D’éventuelles erreurs, approximations ou écarts dans les documents du marché entre ce que l’entreprise peut accepter de céder ou concéder et ce que l’acheteur public souhaite ou a besoin d’acquérir peut s’avérer être extrêmement problématique au moment de l’analyse des offres, mais également ensuite au moment de l’exécution du marché.
Alexandre Le Mière
Avocat associé
[1] Le troisième argument soulevé par le requérant n’a pas été traité par le Conseil d’Etat dans la mesure où il ne semble pas avoir été étayé.

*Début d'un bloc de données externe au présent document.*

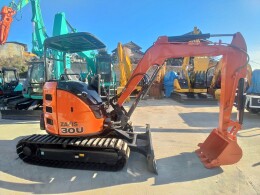 日立建機 Mini油圧ショベル(Mini Excavator) ZX30U-5A 2012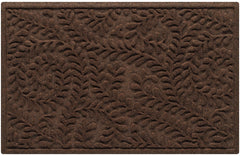 WaterHog Boxwood front view showing floral ridged surface and border benefit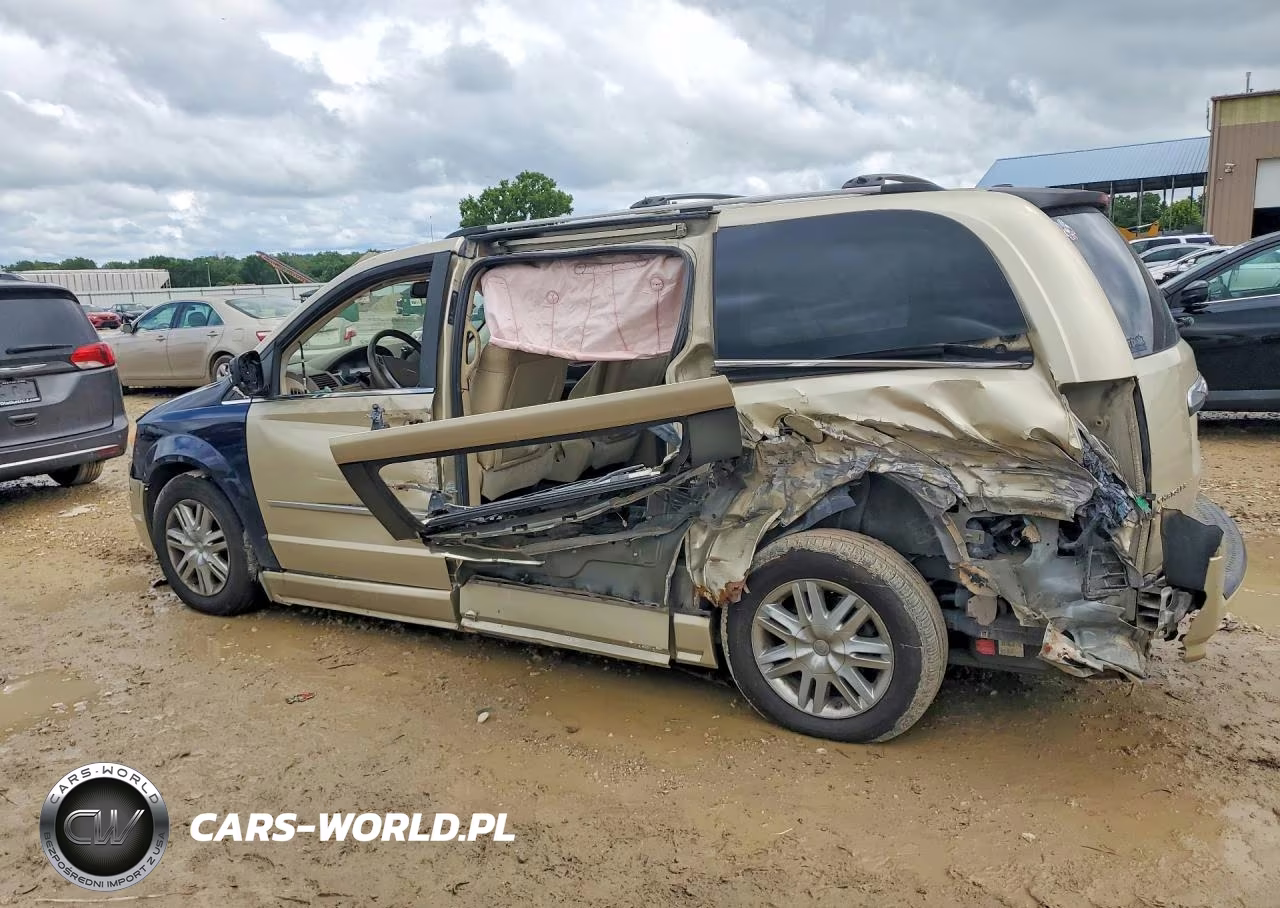 2010 Chrysler Town & Country Limited VIN:2A4RR6DX4AR257588 - 2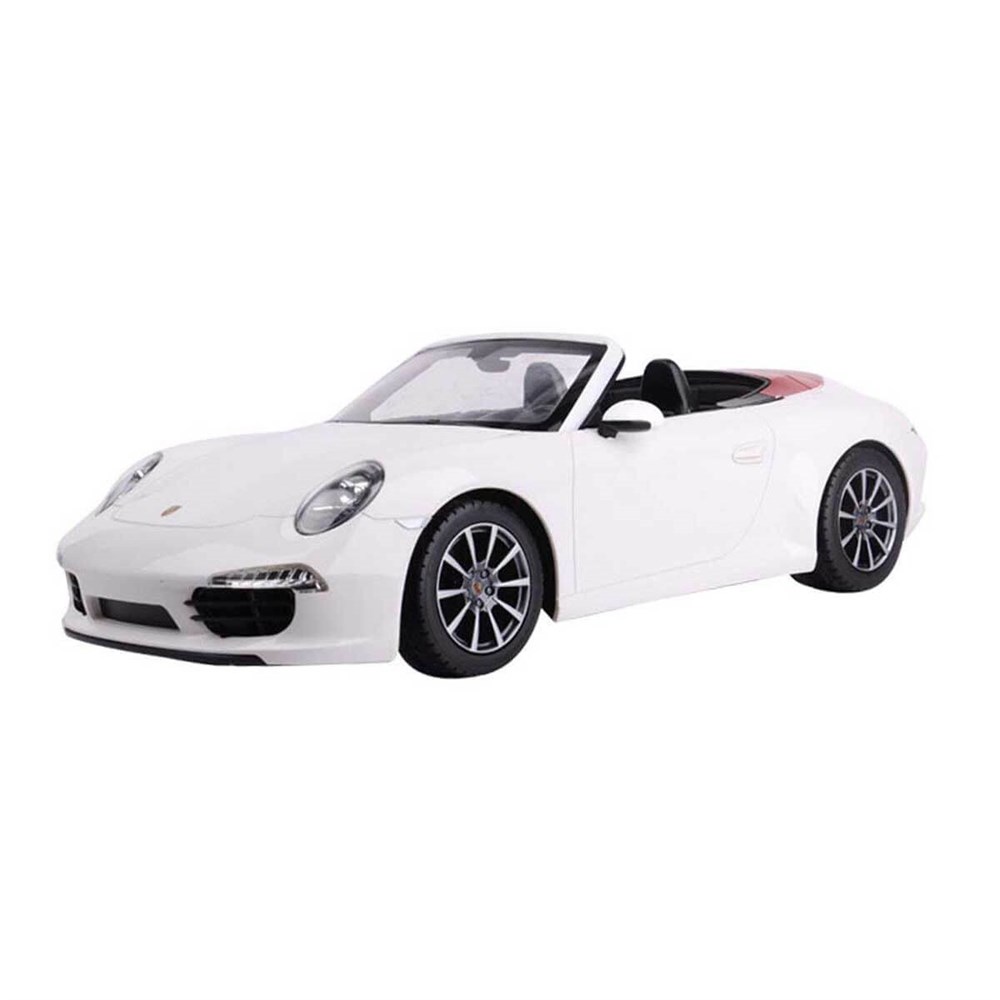 Kumandalı Arabalar, Sunman, Rastar 1:12 Porsche 911 Carrera S Uzaktan Kumandalı Işıklı Araba 06998 Beyaz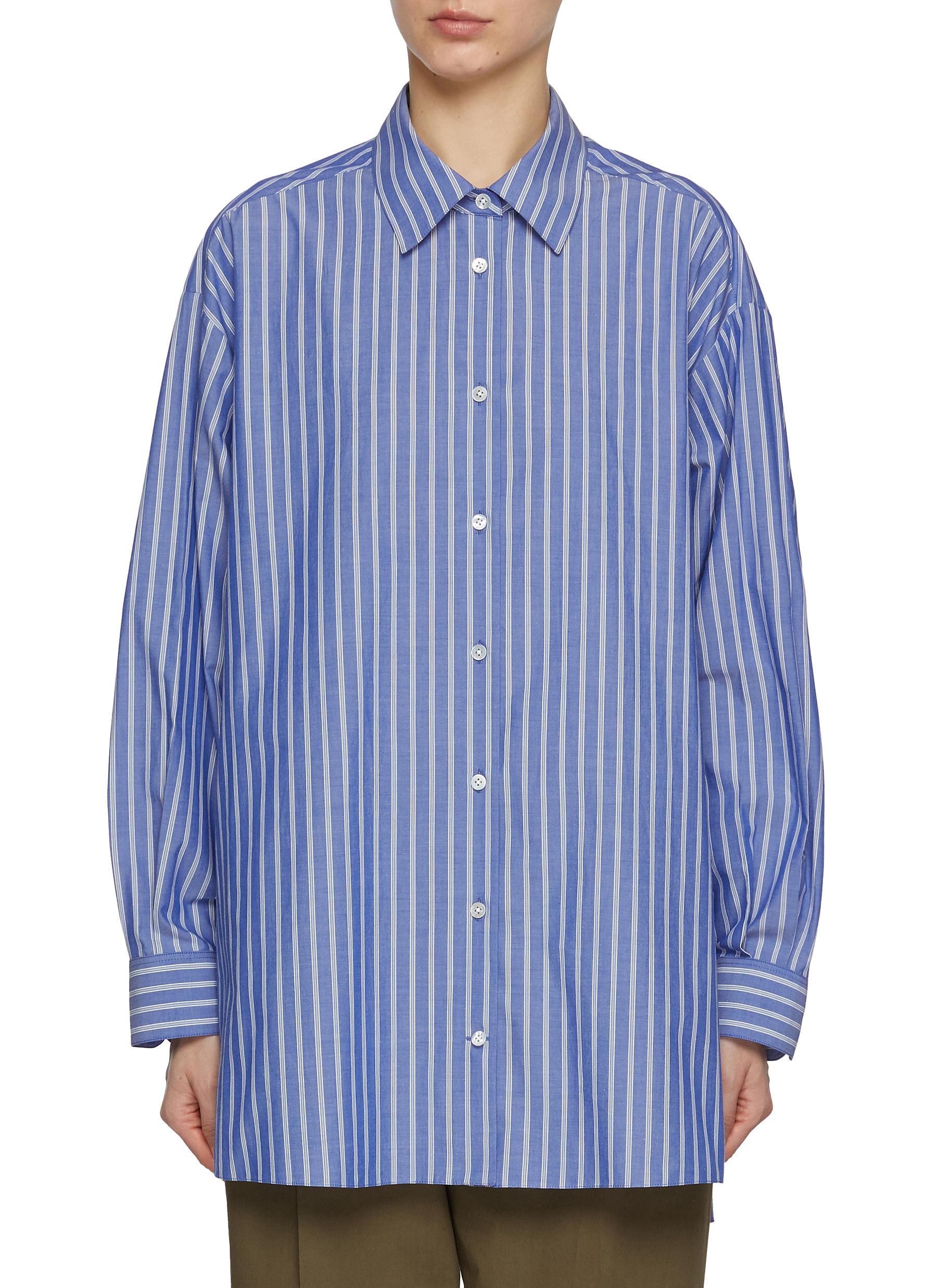 THE ROW | Luka Cotton Shirt | Women | Lane Crawford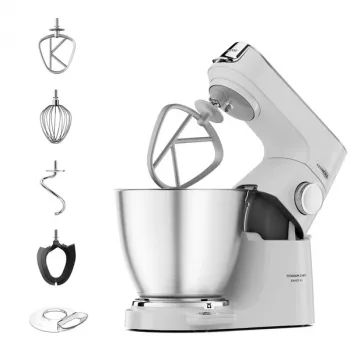 Robot kuchenny Kenwood Titanium Chef Baker XL 1200 W 7 L Biały z wagą wbudowaną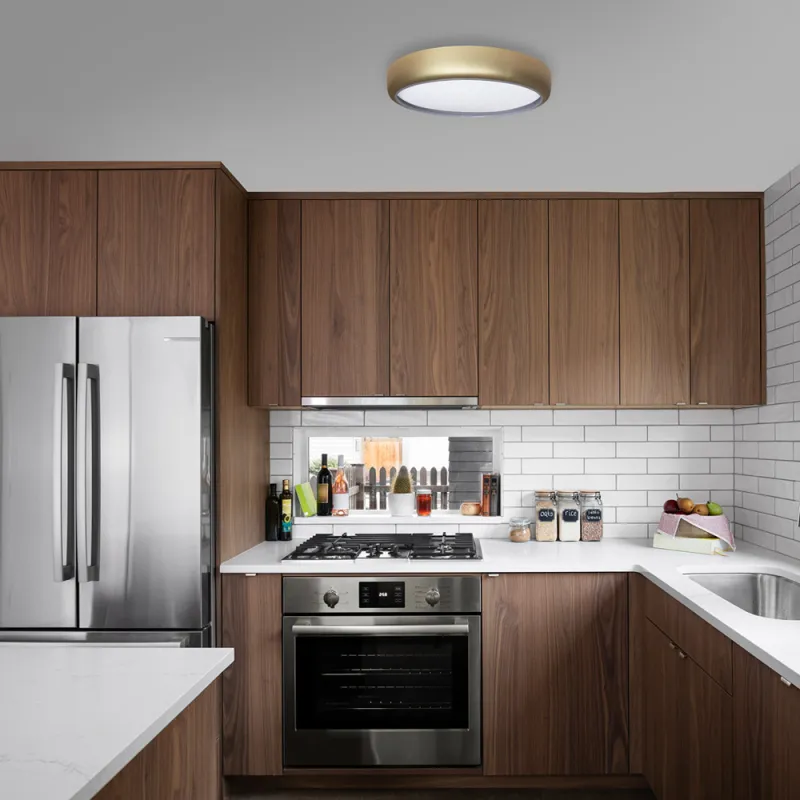 Plafoniera Gea Milagro Led, Auriu, ML8132, Polonia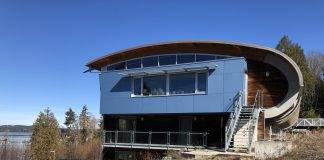 Exterior of the Deep Bay Marine Field Station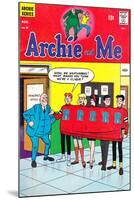 Archie Comics Retro: Archie and Me Comic Book Cover No.9 (Aged)-Dan DeCarlo-Mounted Poster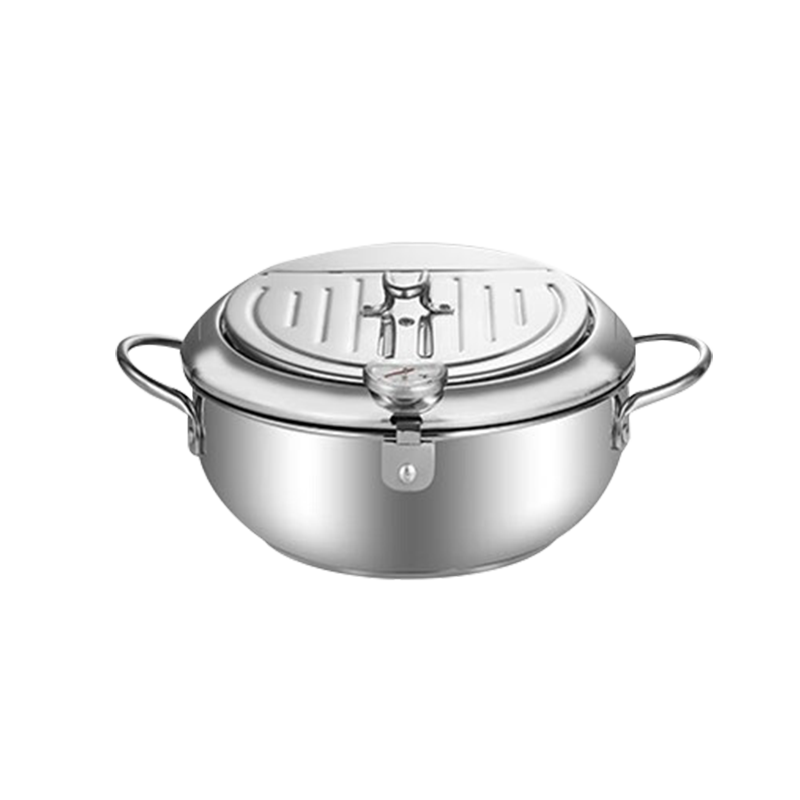 �ݽ�304�������ը�������츾��Сը�����µ��¯����ͨ������ըը�� 304��ը�� 24cm 99Ԫ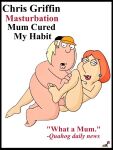  ass chris_griffin erect_penis family_guy hat incest lois_griffin mother_&amp;_son nude shaved_pussy thighs vaginal 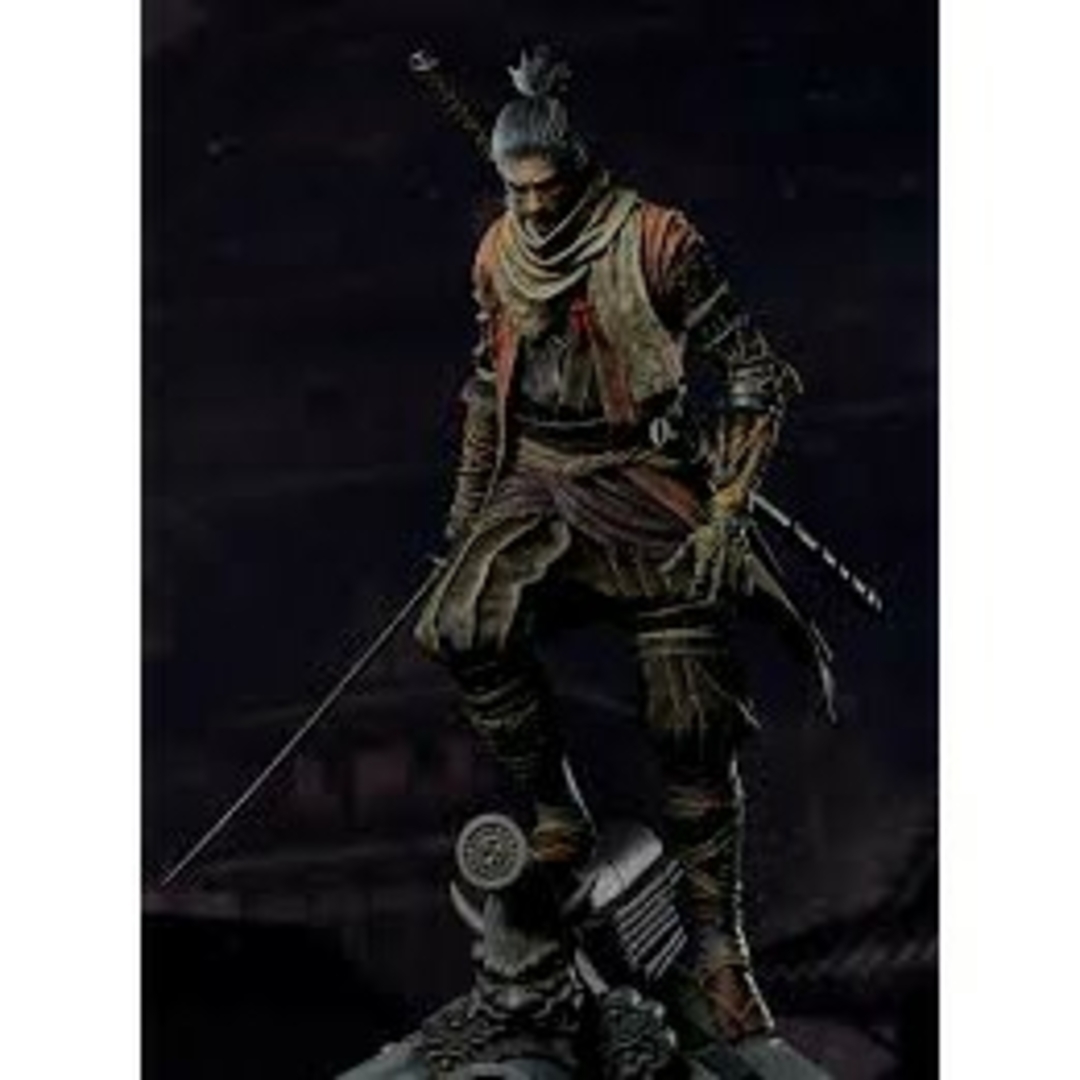 Gecco ゲッコウ SEKIRO 隻狼 予約特典付き 豆魚雷 狼 1/6スケール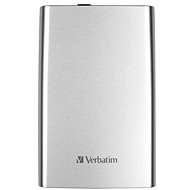 Verbatim 2.5" Store 'n' Go USB HDD 500GB - strieborný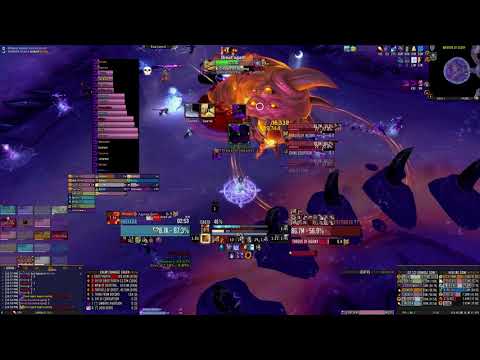 Mythic Drest'agath - Fire mage PoV - Prime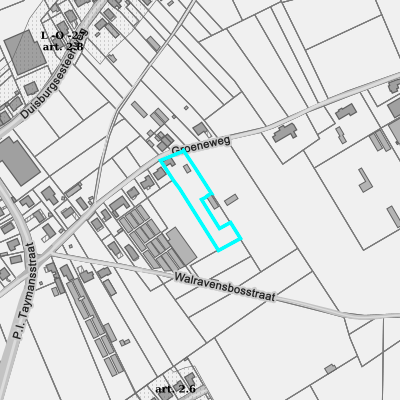 Ruimtelijke uitvoeringsplannen (RUP)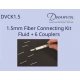 DVCK1.5 Fiber Optic Connecting Kit -- For 1.5mm Fiber, All Scales, Dwarvin CK15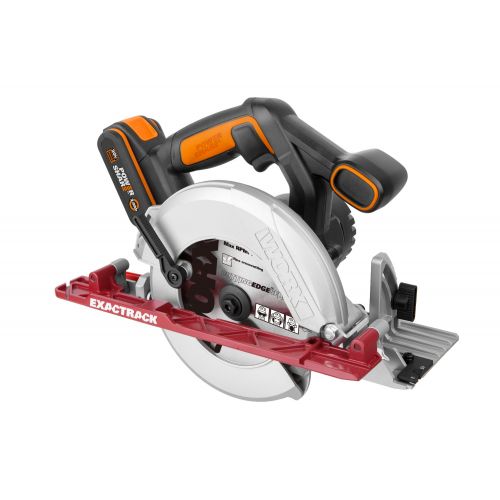 Worx WX530 - Sierra circular Exactrack 20V 2.0Ah (1 bat)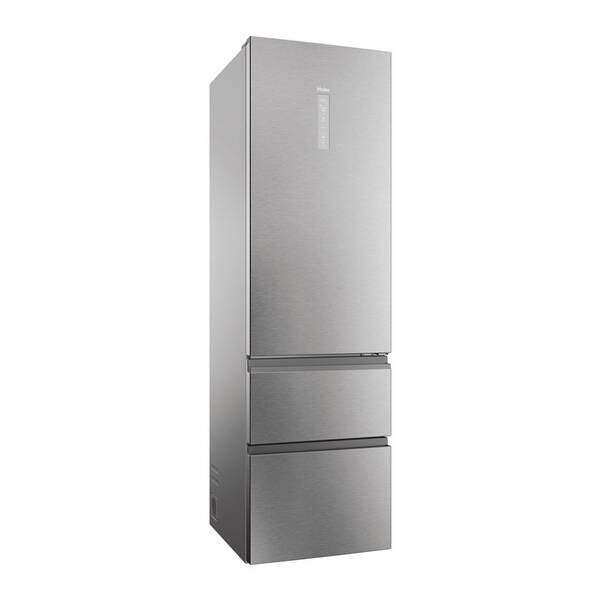 Chladnička s mrazničkou Haier HTW7620ANMG strieborná

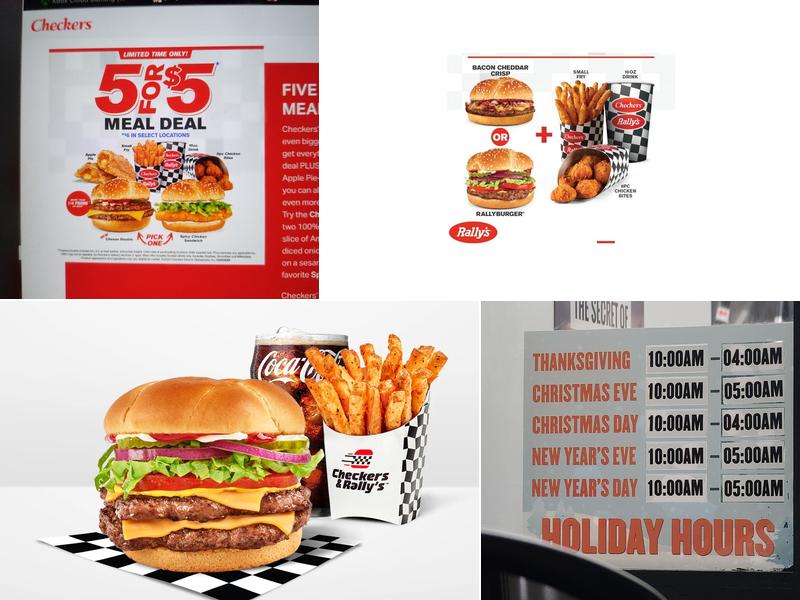 Checkers Menu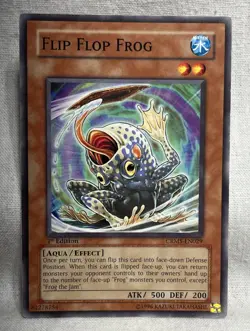 3x Flip Flop Frog CRMS-EN029 Crimson Crisis 1st Edition LP Playset - Image 2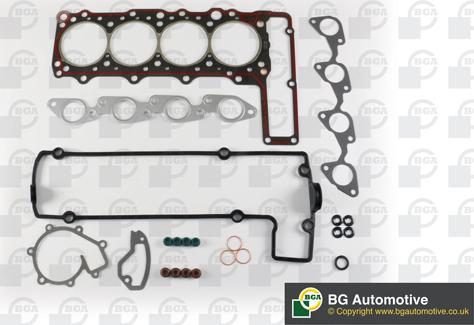 BGA HK5597 - Комплект прокладок, головка цилиндра autodnr.net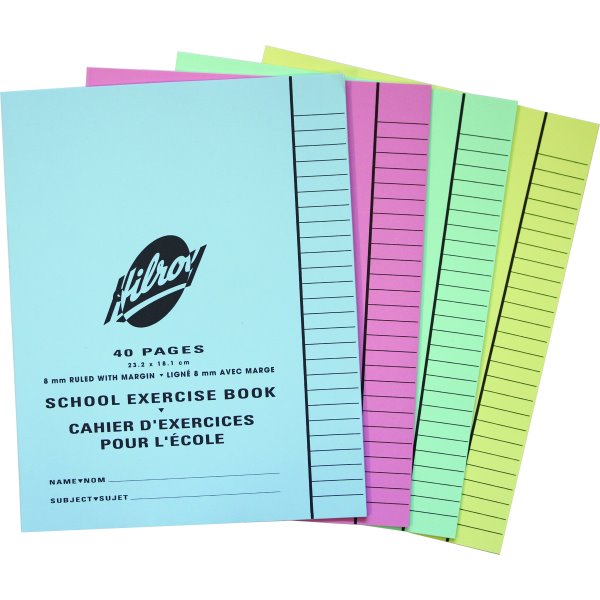 Exercise Book Isolate Exercise Book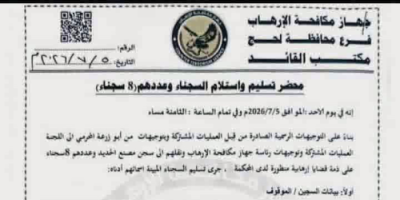 جهاز مكافحة الإرهاب يكشف تفاصيل تسليم 8 متهمين بقضايا إرهاب للواء حمدي شكري بتوجيهات رسمية من ابوزرعه المحرمي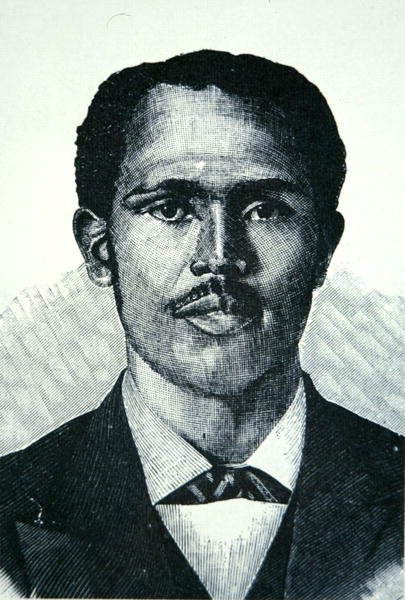 David Abner Jr (1860-1928) (etsning) av School American
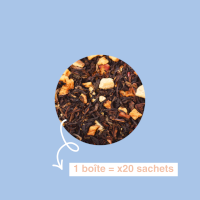 Cézanne | Thé noir Calisson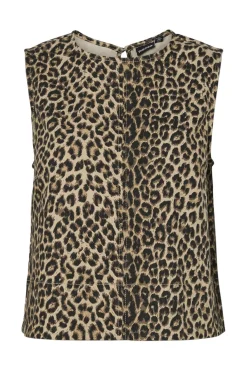 Pcsalume Sl Denim Top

[2] Il semble qu’une coquille se soit glissée dans l’arrêt. En effet, si le Conseil d’Etat vise d’abord l’article L.131-1 CPI (pt. 8), sa réponse motivée vise ensuite l’article L.131-3 CPI (pt. 10). Sous réserve de précisions (qui pourraient notamment résulter des conclusions du rapporteur public), il est probable que la première référence à l’article L.131-1 CPI soit une coquille. Ce texte prohibe la cession globale des oeuvres futures, ce qui ne semble pas être en rapport avec l’objet du litige. En revanche, l’article L.131-3 CPI qui fixe le formalisme en matière de cession de droits d’auteur semble être le fondement retenu par le Conseil d’Etat. Les dispositions de cet article sont en rapport avec la motivation de l’arrêt et le sujet de la cession des droits d’auteur objet du litige.